GEOG 250: Research Methods in Geography, Colgate University

Learning objectives

1. Learn to use RStudio Cloud

2. Introduction to R

3. Handling data in R

Introduction to R & RStudio Cloud

R is a powerful set of tools for manipulating, analyzing, and visualizing data. These tools are open source, which means that they are and always will be free to use, and they are developed by a worldwide community of users. The R programming language is at the core of these tools. Using the R language you can write commands that will tell your computer what you want it to do with your data. While this may seem a bit daunting there are a number of advantages associated with using tools like R to work with data, instead of using spreadsheet programs where you point and click, for example. In particular you can perform complex calculations with large amounts of data very quickly, and more importantly you can save a record of your commands to make everything you do transparent and reproducible. This is very important in science!

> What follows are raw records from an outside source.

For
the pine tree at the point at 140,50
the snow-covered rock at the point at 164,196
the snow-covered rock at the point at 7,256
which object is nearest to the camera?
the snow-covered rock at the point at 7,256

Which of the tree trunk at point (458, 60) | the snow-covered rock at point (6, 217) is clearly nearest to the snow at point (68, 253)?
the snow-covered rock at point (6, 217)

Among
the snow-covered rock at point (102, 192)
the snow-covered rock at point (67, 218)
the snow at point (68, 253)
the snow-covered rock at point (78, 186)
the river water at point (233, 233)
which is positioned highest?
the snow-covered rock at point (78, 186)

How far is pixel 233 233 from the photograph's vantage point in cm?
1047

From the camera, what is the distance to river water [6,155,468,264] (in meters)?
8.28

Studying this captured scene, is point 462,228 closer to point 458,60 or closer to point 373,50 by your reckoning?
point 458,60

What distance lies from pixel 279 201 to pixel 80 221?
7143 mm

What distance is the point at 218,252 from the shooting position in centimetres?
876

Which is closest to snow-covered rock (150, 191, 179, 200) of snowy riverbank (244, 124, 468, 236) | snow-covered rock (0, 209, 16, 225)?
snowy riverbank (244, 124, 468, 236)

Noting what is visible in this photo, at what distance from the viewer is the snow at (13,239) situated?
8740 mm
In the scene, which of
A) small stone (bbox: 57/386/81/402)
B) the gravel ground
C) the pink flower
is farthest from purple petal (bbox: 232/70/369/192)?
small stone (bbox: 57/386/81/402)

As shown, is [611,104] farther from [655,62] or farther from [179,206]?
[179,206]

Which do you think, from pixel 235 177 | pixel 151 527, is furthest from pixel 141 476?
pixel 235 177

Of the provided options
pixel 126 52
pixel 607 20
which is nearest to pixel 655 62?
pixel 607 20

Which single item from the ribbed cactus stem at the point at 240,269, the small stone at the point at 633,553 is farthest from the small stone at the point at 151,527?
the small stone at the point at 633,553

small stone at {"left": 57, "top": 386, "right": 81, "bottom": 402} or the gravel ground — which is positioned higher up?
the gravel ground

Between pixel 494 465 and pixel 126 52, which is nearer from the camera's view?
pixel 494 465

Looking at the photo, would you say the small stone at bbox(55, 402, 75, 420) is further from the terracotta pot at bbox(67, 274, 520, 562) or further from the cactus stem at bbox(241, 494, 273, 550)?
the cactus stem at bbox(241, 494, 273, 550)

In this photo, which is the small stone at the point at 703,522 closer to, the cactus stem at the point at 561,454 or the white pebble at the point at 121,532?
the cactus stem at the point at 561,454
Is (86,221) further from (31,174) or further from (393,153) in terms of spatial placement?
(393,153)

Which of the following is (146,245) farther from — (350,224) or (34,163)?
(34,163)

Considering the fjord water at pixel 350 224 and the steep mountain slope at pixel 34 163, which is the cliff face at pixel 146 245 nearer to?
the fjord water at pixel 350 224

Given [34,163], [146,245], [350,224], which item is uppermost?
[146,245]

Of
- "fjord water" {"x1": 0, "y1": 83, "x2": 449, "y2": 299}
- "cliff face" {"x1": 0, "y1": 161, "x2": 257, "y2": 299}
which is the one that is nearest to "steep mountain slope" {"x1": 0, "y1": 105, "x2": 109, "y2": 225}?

For our class we are going to use RStudio Cloud to access R. RStudio is something we call an Integrated Development Environment, or IDE for short. It is important to remember that R is the programming language and computer platform, you can use R by itself, but you cannot use RStudio without R. RStudio is simply a nicer interface for interacting with R that includes handy features for keeping your work space organized. As you might have guessed, there is a desktop version of RStudio you can install on your computer, or a cloud-based version that we’ll be using. Let’s get started.

This semester we will use a shared work space that I’ve created for our class. Click the link I’ve shared with you to join our class work space. You should see something like this:



Click the START button to create a copy of the project for yourself. It might take a moment to load the project, and then you will see the RStudio IDE.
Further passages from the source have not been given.